Once parsed data is received, the match page updates to show the game scoreboard, per-player stats, and any flags (score mismatches, unknown players, etc.).

What data is extracted

From each parsed .replay file, C3 Esports extracts and stores:
Data pointDescription
Final scoreGoals scored by each team at the end of the game (including OT goals)
Player Epic usernamesThe Epic Games display name for each of the 6 players in the game
Goals per playerHow many goals each player scored
Assists per playerHow many assists each player recorded
Saves per playerHow many shots each player saved
Shots per playerHow many shots on target each player took
Demos per playerHow many demolitions each player scored
In-game score per playerThe Rocket League match score (not league points)
MVP flagWhich player received the in-game MVP designation
Game settingsArena, mutators, team size, match length (used to verify compliance)
Match durationTotal time played including overtime

How stats are displayed

After parsing, stats are visible in two places:
  1. Match page — each game in the series has an expandable scoreboard showing all 6 players’ stats side-by-side.
Match page showing an expanded game scoreboard with per-player stats in two columns for each team
  1. Player profile — aggregated season stats (totals across all parsed games) are shown on each player’s profile page.
Player profile stats section showing seasonal totals for Goals, Assists, Saves, Shots, and Demos

Score verification

After parsing, the platform automatically compares the parsed score against the score submitted by the manager. If they do not match, a Score Mismatch flag is applied. A score mismatch can happen for legitimate reasons (wrong replay uploaded to the wrong game slot) or for concerning ones (submitted score was incorrect).
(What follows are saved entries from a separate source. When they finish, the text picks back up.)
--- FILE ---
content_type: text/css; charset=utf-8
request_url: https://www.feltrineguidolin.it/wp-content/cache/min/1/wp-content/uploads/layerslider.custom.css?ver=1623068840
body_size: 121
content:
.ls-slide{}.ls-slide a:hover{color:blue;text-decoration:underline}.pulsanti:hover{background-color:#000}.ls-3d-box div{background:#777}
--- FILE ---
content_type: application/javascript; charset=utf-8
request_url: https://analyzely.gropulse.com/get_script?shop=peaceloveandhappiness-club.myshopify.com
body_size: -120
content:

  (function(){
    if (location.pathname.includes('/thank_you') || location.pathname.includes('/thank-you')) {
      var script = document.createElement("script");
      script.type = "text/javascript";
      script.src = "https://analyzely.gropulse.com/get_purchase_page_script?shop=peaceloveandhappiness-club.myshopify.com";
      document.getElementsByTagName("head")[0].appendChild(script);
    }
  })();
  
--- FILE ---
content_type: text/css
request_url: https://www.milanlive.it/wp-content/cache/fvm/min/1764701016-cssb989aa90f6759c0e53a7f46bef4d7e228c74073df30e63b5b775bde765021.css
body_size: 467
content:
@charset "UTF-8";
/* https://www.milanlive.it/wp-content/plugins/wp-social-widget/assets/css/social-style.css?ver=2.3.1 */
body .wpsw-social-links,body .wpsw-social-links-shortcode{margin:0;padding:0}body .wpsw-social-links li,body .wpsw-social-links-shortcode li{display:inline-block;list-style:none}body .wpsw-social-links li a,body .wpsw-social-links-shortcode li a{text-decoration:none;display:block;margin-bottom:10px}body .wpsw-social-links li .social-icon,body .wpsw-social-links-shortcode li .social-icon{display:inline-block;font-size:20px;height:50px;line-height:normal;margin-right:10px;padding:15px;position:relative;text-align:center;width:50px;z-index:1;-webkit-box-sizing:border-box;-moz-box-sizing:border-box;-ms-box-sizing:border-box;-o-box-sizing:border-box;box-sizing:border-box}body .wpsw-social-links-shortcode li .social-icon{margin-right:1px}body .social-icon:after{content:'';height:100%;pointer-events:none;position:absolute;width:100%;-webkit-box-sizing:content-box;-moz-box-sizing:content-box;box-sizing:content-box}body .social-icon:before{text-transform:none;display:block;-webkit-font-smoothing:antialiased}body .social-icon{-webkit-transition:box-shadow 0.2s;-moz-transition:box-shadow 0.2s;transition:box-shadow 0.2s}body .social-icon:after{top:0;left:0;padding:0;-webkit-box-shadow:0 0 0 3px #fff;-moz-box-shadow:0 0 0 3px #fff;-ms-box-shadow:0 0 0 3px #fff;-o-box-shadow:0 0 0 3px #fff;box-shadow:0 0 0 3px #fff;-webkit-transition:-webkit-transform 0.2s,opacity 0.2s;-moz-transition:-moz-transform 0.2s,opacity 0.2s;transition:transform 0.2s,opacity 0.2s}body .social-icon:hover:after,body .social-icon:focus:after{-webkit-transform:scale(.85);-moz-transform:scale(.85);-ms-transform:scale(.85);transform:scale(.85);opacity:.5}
Staff review all flagged games.

Ballchasing.com access

All C3 Esports league replays uploaded through the platform are organized in a ballchasing group. The ballchasing links for individual replays are displayed on the match page, allowing staff, players, and anyone with the link to view the full parsed replay data on ballchasing.com directly.
If you want to review your own performance in detail, click the ballchasing link on any game’s parsed entry. Ballchasing provides detailed charts, heat maps, and advanced stats beyond what C3 Esports displays natively.

What happens when parsing fails

If parsing fails (the file is corrupted, truncated, or ballchasing cannot read it), the game slot shows a FAILED status. Staff or the uploading player can:
  1. Trigger a reparse of the same file (if the failure was transient)
  2. Upload a replacement replay file (if the original file was corrupted)
See Replay Reparsing for the full process.

Privacy and data retention

Replay files uploaded to C3 Esports are:
  • Forwarded to ballchasing.com for parsing (ballchasing’s privacy policy applies)
  • Stored on C3 Esports’ servers for the duration of the season
  • Retained after season completion for historical record-keeping and dispute reference
Parsed stat data (not the raw replay file) is retained indefinitely as part of the season archive.